EXERCISE OBJECTIVE: Go through the records and extract every line with the word "Amerindians".

DATA EXTRACT:
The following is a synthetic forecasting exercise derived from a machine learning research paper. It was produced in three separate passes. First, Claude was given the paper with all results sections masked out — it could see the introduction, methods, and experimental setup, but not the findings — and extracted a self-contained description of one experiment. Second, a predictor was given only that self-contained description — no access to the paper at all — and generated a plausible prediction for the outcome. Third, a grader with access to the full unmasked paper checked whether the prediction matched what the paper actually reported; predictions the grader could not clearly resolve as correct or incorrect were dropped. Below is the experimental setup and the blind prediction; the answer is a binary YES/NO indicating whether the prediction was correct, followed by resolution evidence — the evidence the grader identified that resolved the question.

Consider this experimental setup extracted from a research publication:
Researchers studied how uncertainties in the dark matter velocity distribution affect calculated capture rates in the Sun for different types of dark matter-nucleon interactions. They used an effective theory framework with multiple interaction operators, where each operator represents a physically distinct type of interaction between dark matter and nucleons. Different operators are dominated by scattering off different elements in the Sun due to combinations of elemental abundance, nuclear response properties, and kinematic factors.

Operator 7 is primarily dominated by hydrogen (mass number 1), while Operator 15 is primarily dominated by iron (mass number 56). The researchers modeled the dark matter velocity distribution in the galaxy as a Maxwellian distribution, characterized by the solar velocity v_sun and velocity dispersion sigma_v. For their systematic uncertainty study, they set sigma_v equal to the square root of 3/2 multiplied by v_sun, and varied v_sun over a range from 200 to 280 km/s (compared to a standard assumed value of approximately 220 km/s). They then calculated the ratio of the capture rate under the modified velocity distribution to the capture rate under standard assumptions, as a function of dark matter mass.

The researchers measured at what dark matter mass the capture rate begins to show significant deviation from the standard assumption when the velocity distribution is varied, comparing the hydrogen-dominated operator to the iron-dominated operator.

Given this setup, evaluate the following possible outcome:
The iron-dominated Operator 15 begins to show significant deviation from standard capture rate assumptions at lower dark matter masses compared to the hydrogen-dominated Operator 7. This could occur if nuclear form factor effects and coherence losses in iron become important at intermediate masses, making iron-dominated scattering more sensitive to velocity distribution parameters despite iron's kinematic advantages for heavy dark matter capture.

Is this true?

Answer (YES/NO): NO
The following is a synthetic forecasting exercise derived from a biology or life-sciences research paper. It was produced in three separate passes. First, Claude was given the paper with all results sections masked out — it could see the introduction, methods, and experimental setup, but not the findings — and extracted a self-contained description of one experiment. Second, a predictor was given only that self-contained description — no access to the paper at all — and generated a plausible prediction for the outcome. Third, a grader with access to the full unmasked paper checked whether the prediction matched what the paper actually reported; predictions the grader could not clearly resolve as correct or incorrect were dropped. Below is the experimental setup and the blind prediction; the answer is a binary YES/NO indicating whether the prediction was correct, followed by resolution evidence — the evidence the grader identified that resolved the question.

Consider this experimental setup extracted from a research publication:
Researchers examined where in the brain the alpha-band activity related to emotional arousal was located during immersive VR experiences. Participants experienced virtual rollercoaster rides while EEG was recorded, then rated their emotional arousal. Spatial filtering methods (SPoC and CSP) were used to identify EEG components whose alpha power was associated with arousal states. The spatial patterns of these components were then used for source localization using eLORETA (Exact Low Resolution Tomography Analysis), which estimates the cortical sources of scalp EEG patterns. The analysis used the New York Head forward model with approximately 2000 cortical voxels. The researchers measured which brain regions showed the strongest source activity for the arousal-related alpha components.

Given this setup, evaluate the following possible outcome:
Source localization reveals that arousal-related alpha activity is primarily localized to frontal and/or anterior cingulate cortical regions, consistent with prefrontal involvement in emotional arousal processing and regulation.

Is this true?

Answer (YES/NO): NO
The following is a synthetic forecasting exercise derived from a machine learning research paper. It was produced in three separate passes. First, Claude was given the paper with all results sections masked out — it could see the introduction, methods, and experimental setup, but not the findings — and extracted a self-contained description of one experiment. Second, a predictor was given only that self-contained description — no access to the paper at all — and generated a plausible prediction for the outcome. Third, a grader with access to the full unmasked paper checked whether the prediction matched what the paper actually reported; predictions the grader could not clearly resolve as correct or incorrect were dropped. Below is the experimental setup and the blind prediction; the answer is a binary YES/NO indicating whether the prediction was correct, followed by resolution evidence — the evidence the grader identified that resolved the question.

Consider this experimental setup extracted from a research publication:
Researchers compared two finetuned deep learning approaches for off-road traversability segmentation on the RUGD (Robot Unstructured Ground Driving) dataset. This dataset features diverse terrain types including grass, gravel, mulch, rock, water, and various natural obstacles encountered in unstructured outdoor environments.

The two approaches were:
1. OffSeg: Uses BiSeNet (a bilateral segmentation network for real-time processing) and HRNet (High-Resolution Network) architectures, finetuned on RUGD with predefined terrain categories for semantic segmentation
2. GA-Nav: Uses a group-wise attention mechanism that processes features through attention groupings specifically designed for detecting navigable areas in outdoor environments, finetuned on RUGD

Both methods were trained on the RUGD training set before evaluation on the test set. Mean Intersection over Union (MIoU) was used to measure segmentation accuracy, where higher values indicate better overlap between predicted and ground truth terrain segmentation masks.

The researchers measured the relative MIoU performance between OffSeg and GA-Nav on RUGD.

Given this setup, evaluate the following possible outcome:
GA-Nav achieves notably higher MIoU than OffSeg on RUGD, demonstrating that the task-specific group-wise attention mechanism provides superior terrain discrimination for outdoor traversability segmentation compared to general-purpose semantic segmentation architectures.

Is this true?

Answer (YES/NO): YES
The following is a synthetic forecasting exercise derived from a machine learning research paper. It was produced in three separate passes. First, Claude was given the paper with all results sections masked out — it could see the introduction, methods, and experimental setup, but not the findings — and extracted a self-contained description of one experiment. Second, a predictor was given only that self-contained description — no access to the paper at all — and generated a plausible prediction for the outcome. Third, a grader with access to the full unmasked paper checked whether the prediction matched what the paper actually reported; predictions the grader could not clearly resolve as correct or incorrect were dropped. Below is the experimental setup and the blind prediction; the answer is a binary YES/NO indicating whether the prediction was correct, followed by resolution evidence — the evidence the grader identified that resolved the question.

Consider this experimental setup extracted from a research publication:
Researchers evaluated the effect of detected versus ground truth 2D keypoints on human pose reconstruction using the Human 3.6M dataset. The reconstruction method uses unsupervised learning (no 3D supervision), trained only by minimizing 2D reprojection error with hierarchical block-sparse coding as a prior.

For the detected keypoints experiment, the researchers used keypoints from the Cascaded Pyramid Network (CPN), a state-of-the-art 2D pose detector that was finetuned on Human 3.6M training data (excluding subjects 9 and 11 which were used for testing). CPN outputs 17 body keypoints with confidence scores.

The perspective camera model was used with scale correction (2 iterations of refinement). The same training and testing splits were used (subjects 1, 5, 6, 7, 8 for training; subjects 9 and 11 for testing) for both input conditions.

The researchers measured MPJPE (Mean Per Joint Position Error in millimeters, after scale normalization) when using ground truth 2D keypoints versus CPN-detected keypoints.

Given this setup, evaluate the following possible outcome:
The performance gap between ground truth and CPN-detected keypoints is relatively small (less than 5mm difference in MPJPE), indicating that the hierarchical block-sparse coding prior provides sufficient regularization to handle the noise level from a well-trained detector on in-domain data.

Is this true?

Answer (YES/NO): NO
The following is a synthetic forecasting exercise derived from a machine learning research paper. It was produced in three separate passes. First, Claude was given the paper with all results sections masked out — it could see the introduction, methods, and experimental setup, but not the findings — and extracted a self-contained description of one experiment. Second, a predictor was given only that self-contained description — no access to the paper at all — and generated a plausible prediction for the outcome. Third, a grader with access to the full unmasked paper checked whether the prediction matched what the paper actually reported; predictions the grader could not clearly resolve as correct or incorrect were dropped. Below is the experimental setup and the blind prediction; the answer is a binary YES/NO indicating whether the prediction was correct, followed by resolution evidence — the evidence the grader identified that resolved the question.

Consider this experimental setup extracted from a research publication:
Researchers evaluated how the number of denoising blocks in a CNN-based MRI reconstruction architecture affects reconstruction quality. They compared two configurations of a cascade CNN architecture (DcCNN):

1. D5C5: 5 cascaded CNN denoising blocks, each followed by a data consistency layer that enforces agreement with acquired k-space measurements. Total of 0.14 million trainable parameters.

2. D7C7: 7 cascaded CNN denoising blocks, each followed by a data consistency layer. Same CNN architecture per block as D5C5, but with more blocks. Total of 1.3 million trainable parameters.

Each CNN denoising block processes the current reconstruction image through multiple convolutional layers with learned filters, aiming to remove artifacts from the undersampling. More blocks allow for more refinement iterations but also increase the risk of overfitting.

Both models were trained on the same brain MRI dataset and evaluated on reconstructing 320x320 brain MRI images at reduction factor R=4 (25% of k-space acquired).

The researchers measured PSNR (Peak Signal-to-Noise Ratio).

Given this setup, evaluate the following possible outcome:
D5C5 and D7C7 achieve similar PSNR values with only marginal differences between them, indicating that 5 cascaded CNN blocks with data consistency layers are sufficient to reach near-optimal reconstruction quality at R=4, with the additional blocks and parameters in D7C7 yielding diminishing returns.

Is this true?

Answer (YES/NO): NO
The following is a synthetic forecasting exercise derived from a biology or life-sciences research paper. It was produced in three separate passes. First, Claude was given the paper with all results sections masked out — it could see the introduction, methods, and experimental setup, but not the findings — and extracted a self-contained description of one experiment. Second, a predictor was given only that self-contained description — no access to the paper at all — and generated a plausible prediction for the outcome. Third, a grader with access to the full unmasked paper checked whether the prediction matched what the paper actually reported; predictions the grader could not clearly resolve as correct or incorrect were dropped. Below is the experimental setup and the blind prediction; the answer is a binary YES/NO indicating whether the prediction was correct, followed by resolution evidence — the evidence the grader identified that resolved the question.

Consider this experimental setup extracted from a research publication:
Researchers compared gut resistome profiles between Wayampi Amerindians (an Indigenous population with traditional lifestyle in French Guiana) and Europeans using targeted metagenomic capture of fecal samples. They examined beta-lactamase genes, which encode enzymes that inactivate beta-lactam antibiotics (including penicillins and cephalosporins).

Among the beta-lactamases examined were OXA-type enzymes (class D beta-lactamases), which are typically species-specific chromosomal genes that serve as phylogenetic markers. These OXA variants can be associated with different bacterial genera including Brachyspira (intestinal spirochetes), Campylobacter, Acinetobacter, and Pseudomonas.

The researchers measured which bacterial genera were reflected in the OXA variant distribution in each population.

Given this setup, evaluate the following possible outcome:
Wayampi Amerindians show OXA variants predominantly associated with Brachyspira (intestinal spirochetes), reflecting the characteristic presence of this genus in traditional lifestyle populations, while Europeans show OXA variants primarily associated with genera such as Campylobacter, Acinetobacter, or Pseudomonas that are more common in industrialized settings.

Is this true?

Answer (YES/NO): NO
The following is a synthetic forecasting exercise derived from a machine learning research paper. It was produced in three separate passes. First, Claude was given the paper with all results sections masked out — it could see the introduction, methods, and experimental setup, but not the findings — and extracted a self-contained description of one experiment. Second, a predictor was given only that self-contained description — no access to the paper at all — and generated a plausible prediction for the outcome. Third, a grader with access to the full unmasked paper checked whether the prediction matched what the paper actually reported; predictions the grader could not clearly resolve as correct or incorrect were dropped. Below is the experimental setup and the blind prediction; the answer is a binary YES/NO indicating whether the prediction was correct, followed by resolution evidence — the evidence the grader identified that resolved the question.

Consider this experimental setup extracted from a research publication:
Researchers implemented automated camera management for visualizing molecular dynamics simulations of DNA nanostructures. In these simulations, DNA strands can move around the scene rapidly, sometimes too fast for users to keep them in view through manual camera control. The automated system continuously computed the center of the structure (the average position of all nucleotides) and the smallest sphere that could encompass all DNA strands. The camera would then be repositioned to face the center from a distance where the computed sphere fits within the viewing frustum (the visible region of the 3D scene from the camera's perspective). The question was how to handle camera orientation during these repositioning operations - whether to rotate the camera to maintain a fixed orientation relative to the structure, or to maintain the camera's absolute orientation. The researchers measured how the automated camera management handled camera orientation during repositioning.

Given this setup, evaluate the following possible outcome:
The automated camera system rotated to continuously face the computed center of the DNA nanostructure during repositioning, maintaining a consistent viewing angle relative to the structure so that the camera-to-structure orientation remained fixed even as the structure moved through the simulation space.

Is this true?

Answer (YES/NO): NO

* * *

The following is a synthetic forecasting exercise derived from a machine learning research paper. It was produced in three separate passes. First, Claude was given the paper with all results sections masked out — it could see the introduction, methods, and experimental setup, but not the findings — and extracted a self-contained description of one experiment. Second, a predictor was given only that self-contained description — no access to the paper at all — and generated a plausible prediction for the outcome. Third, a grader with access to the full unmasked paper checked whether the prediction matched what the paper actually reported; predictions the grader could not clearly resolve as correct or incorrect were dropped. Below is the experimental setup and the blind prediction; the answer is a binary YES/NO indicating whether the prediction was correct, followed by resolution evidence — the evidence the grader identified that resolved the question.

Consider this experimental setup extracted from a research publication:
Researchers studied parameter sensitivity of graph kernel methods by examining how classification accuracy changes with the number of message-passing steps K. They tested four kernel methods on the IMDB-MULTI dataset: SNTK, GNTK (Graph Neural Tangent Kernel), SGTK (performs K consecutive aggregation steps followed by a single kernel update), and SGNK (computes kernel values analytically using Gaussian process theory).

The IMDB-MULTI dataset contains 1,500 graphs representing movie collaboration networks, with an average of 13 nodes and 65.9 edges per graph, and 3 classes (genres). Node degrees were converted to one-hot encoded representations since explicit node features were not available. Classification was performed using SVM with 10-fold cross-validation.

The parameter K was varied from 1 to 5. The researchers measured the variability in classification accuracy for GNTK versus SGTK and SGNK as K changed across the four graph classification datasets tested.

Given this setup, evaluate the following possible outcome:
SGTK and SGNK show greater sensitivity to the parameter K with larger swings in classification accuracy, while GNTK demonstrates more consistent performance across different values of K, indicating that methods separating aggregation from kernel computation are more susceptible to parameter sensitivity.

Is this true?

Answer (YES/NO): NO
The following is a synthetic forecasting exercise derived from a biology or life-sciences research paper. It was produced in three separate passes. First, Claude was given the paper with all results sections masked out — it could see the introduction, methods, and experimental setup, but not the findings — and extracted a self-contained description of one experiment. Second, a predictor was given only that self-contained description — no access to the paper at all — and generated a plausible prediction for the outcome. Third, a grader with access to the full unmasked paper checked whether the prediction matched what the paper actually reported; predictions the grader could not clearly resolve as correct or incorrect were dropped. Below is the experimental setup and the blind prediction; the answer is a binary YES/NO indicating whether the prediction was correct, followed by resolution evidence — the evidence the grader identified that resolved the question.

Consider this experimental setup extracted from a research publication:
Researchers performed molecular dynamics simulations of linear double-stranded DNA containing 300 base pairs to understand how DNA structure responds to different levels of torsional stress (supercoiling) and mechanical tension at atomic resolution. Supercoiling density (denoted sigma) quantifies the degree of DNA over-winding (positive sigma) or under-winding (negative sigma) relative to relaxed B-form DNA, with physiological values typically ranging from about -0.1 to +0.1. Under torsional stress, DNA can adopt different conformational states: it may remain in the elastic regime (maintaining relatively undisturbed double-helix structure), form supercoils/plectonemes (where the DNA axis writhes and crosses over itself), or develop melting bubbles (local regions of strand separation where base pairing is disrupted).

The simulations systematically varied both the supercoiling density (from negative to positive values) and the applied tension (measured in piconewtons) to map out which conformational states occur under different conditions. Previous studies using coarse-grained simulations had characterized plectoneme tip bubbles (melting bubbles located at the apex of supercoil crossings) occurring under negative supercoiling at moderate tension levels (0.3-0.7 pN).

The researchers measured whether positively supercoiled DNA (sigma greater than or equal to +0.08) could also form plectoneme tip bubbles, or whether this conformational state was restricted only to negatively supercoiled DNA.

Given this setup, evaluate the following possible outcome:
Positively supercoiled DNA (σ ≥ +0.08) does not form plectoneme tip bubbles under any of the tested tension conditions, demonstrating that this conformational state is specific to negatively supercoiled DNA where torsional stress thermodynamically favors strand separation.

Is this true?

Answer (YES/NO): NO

--

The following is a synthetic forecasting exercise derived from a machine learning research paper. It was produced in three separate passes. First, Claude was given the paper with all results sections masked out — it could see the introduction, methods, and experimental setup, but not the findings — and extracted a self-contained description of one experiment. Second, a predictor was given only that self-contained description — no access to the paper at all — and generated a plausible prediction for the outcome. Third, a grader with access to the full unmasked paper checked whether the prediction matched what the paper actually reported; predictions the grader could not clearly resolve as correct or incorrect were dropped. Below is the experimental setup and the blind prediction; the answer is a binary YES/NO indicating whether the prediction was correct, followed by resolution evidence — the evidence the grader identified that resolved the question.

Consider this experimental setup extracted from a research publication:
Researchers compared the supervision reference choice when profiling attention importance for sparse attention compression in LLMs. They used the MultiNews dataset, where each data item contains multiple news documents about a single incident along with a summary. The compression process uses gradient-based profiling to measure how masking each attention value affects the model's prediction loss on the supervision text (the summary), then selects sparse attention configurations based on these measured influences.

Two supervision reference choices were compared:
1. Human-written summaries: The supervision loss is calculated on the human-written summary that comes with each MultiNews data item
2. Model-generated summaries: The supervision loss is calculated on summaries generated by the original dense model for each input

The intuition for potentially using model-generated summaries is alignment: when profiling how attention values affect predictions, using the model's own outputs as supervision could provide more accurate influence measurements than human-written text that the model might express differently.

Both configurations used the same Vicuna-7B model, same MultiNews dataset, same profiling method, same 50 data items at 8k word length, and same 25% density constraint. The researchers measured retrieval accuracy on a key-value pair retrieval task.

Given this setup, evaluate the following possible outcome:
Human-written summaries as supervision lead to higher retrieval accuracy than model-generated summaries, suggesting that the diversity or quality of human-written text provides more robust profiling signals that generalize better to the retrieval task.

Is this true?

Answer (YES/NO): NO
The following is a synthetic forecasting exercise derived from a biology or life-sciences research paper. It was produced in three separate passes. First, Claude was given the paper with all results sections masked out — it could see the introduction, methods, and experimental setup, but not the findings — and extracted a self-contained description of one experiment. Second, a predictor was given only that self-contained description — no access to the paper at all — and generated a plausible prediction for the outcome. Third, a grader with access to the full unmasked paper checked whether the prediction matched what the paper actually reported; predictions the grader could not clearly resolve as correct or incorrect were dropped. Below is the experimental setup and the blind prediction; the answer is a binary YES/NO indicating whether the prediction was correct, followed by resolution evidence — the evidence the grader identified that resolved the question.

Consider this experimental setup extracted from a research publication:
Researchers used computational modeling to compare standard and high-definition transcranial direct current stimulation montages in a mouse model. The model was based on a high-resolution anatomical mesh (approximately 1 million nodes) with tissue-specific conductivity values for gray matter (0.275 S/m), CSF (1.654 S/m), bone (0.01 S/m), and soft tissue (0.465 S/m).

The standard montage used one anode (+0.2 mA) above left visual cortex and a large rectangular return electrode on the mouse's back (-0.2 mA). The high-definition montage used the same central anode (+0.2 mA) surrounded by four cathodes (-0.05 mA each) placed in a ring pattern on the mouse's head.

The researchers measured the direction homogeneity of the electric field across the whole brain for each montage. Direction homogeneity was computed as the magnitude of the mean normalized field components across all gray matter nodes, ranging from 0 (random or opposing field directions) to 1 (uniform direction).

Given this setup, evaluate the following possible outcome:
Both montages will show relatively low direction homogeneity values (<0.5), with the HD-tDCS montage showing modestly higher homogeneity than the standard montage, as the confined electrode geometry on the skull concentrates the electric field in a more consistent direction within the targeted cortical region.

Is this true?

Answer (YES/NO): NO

FINISHED EXERCISE:
Researchers compared gut resistome profiles between Wayampi Amerindians (an Indigenous population with traditional lifestyle in French Guiana) and Europeans using targeted metagenomic capture of fecal samples. They examined beta-lactamase genes, which encode enzymes that inactivate beta-lactam antibiotics (including penicillins and cephalosporins).
Wayampi Amerindians show OXA variants predominantly associated with Brachyspira (intestinal spirochetes), reflecting the characteristic presence of this genus in traditional lifestyle populations, while Europeans show OXA variants primarily associated with genera such as Campylobacter, Acinetobacter, or Pseudomonas that are more common in industrialized settings.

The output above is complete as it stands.